Feci uno speciale pellegrinaggio, consultando di nascosto una carta che avevo portato con me, per trovare la moschea di Maometto il conquistatore, che un terremoto avrebbe distrutto nel 1766. Valeva la pena di fare quella camminata. Verso la metà del pomeriggio, dopo un’ispezione ad Haghia Sophia trasformata in moschea e alle tristi rovine del Grande Palazzo di Bisanzio, dall’altra parte della piazza (la Sultan Ahmed sarebbe sorta cinquant’anni più giù per la linea), mi diressi al bazar coperto, pensando di comprare qualche ninnolo per ricordo: ero arrivato a meno di dieci passi dall’entrata quando scorsi il mio amato guru Sam.

Considerate le probabilità contrarie: con migliaia di anni a disposizione per girovagare, noi due eravamo venuti in vacanza nello stesso anno, nello stesso giorno e nella stessa città, e c’incontravamo sotto lo stesso tetto!

Lui indossava un costume moresco, e sembrava uscito dall’ Otello. Era impossibile sbagliare: era di gran lunga l’uomo più alto in vista, e la sua pelle nera come il carbone brillava sullo sfondo delle vesti bianche. Gli corsi incontro.

— Sam! — gridai. — Sam, vecchio bastardo nero, che fortuna trovarti qui!

Lui si girò di scatto, sorpreso, e aggrottò la fronte con aria perplessa. — Non ti conosco — disse freddamente.

— Non farti ingannare dalla barba. Sono Io, Jud Elliott.

Mi guardò male. Ringhiò. Intorno a noi cominciò a radunarsi una piccola folla. Mi domandai se mi ero ingannato. Forse quello non era Sam ma il suo multi-bis-bisnonno, identico a lui per uno scherzo genetico. No, mi dissi, questo è il Sambo autentico.

Ma allora perché aveva sfoderato quella scimitarra?

Avevamo parlato in turco. Passai all’inglese e dissi: — Senti, Sam: non so cosa succede, ma sono pronto a stare al tuo gioco. Incontriamoci fra mezz’ora davanti ad Haghia Sophia, e potremo…

— Cane infedele! — ruggì lui. — Figlio d’un mendicante! Masturbatore di porci!

Lontano da me! Via, tagliaborse!

Fece roteare minacciosamente la scimitarra sopra la mia testa e continuò a sproloquiare in turco. Improvvisamente, abbassando la voce, borbottò: — Non so chi diavolo sei, amico, ma se non te la squagli in fretta dovrò tagliarti in due. — Questo lo disse in inglese. Poi, di nuovo in turco, urlò: — Molestatore d’infanti! Bevitore di latte di rospo! Divoratore di sterco di cammello!

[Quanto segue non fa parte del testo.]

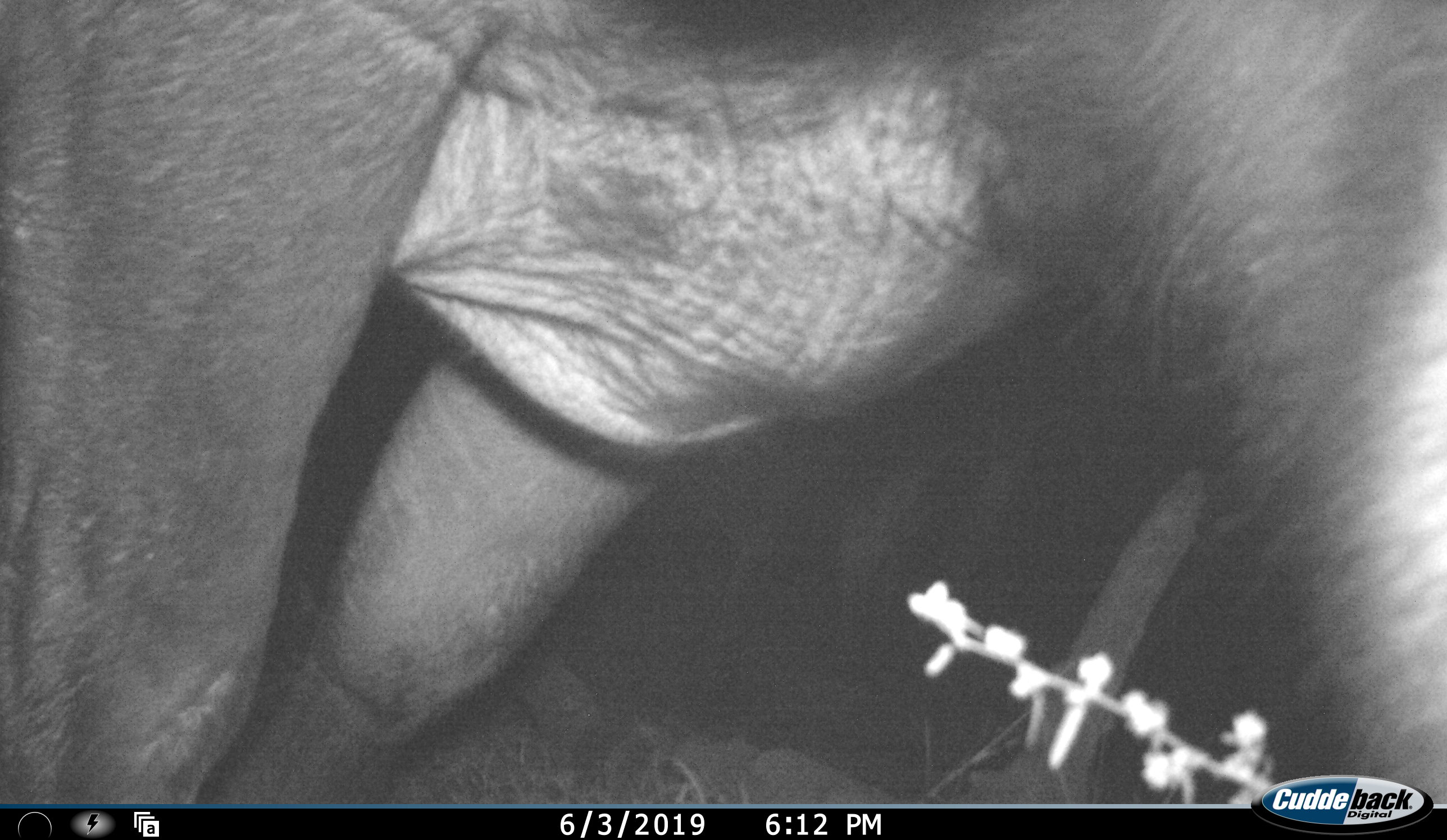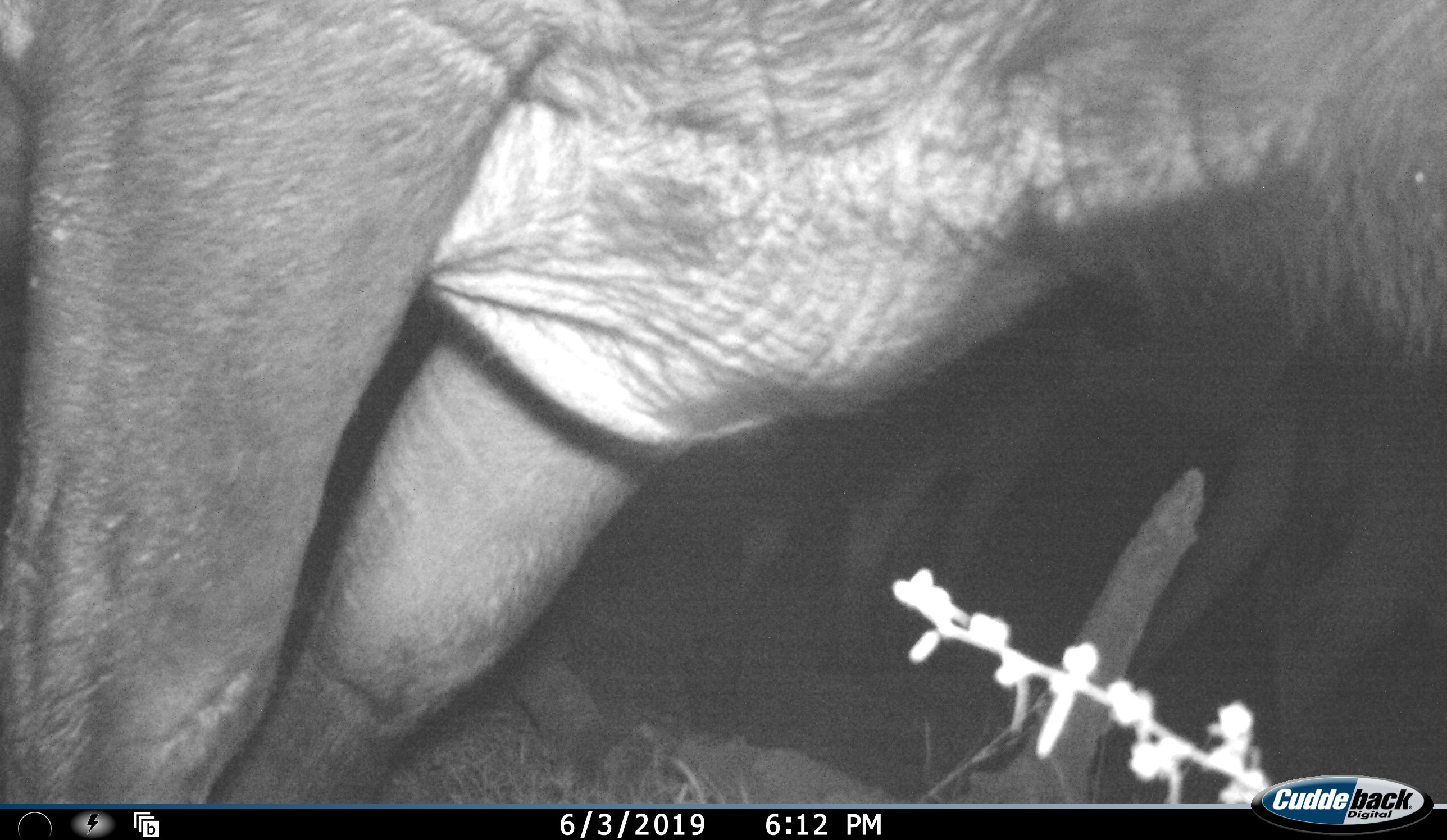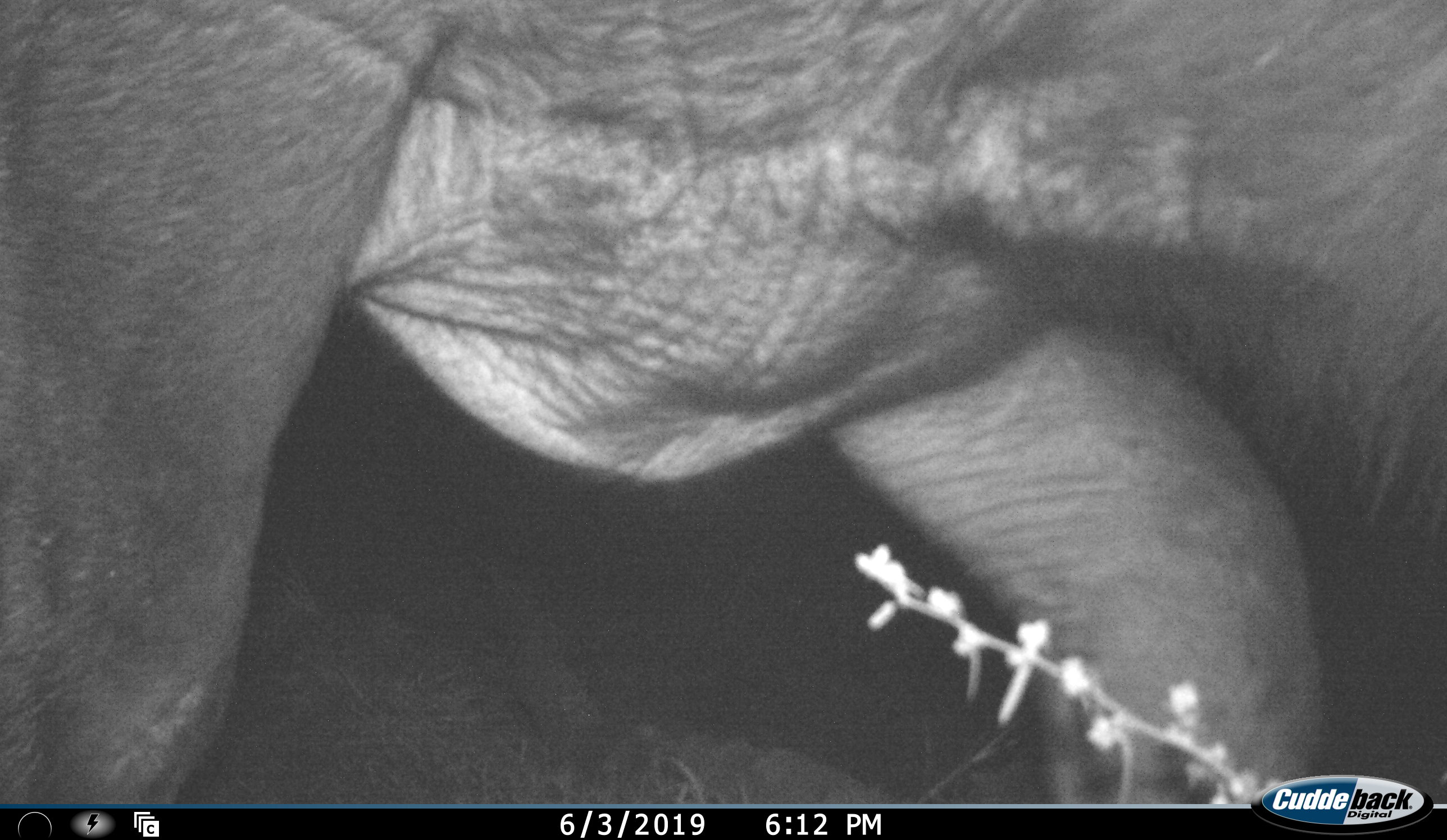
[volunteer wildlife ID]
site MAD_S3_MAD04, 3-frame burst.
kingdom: Animalia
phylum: Chordata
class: Mammalia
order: Proboscidea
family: Elephantidae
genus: Loxodonta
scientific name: Loxodonta africana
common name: african bush elephant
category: elephant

Non era una commedia. Non mi aveva riconosciuto davvero, e davvero non voleva avere nulla da spartire con me. Indietreggiai sgomento, m’infilai in uno dei corridoi laterali del bazar, uscii all’aperto, e mi affrettai a smistarmi dieci anni giù per la linea.

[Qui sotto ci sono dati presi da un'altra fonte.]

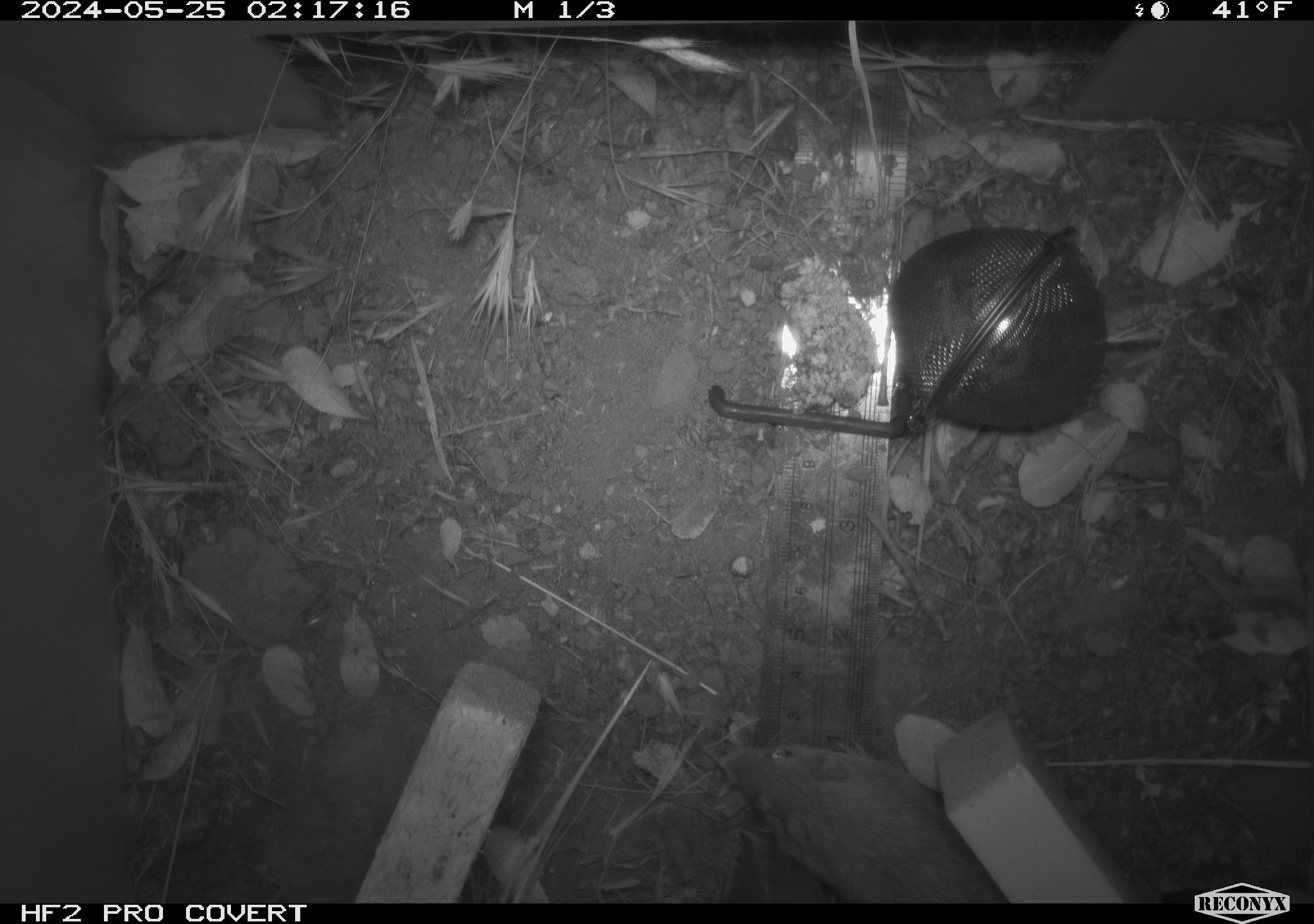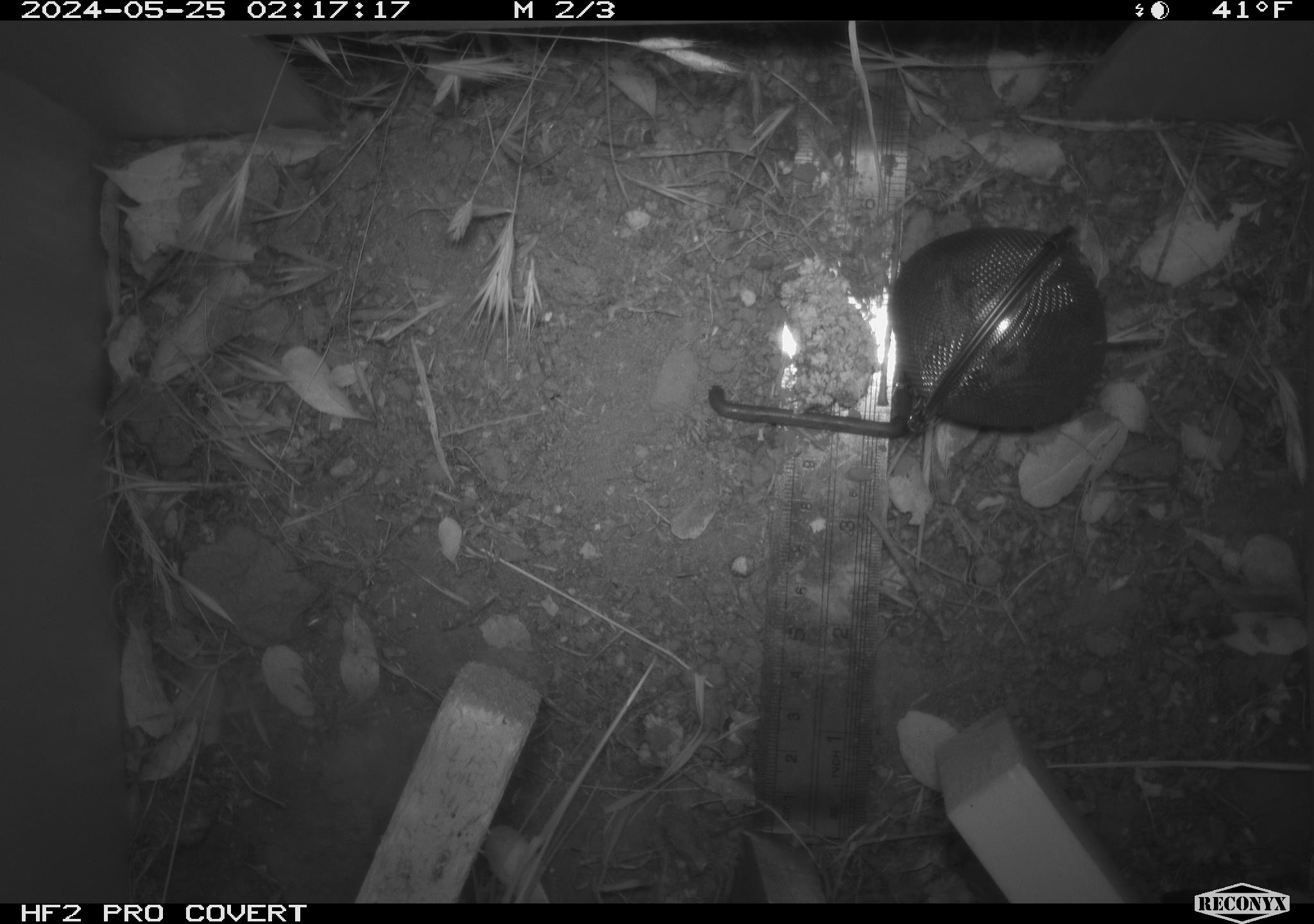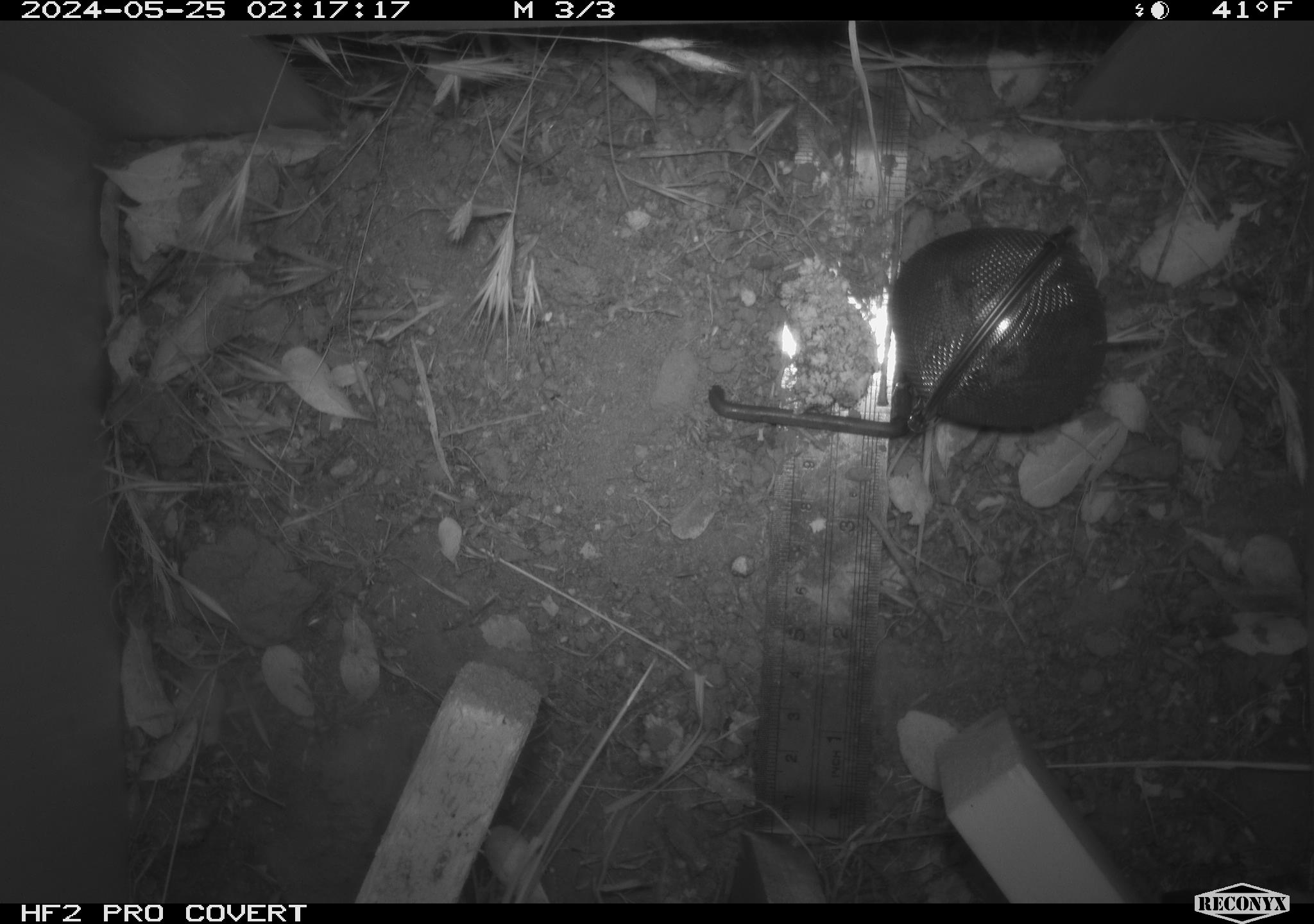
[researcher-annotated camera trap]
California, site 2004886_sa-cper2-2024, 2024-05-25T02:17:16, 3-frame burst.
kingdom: Animalia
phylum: Chordata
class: Mammalia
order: Rodentia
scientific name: Rodentia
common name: rodent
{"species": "rodent (Rodentia)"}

Un paio di individui mi videro sparire, ma al diavolo: per un turco del 1559 il mondo doveva essere pieno di spiriti maligni e di geni, e io ero solo uno dei tanti fantasmi.

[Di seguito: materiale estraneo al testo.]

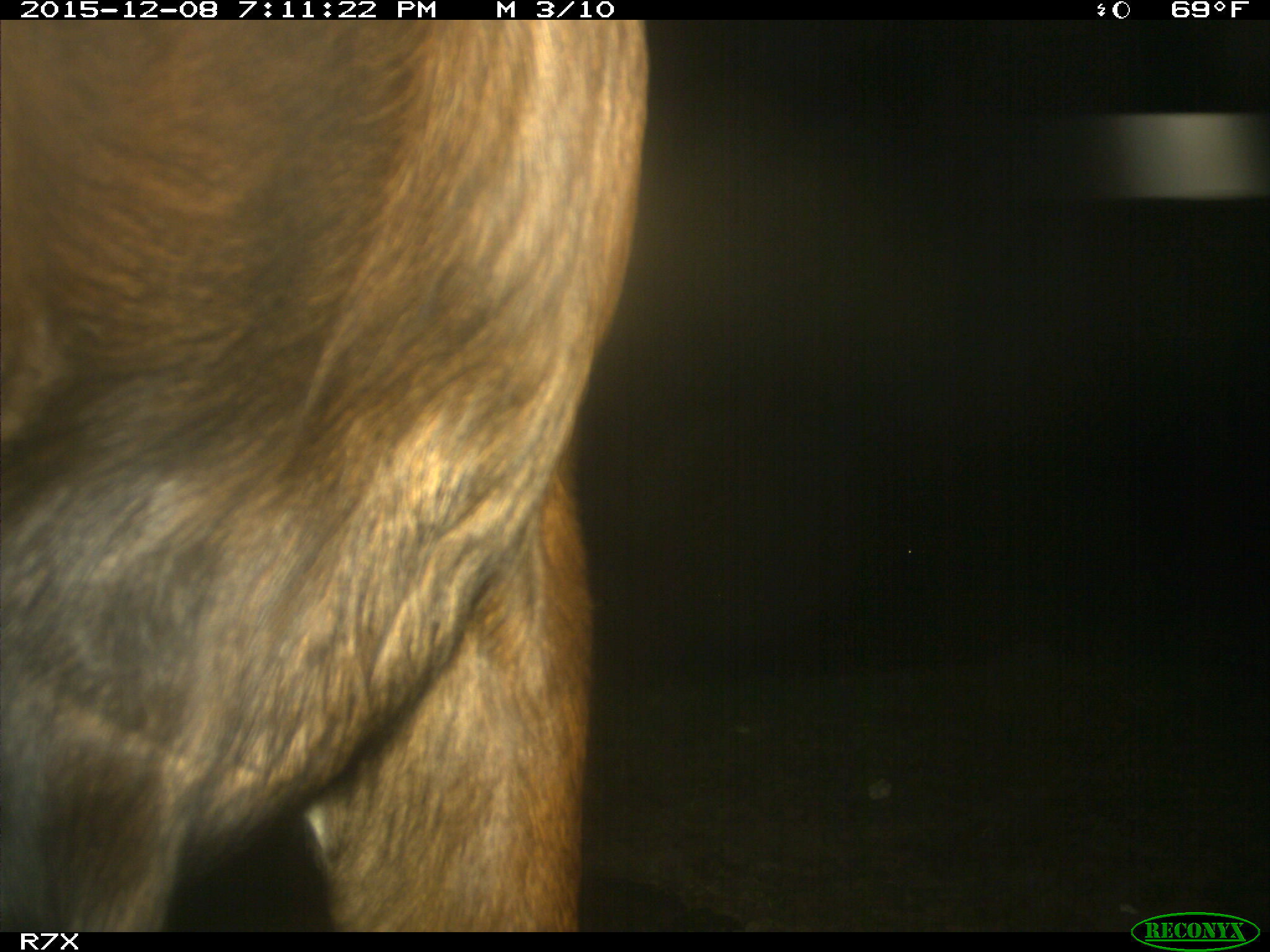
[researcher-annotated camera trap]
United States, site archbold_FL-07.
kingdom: Animalia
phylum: Chordata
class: Mammalia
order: Artiodactyla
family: Bovidae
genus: Bos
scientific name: Bos taurus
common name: domestic cow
Bos taurus (domestic cow).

Non restai nel 1569 più di cinque minuti. L’assurda reazione di Sam al mio saluto mi aveva sbalordito al punto che non riuscivo a rilassarmi e a fare il turista. Dovevo avere una spiegazione. Perciò mi precipitai giù per la linea, al 2059, materializzandomi a un isolato dal bazar coperto: per poco non fui travolto da un tassì. Alcuni turchi contemporanei ghignarono, additando le mie vesti turche medioevali. Quegli scimmioni grossolani non avevano ancora imparato a considerare normale il ritorno dei viaggiatori nel tempo.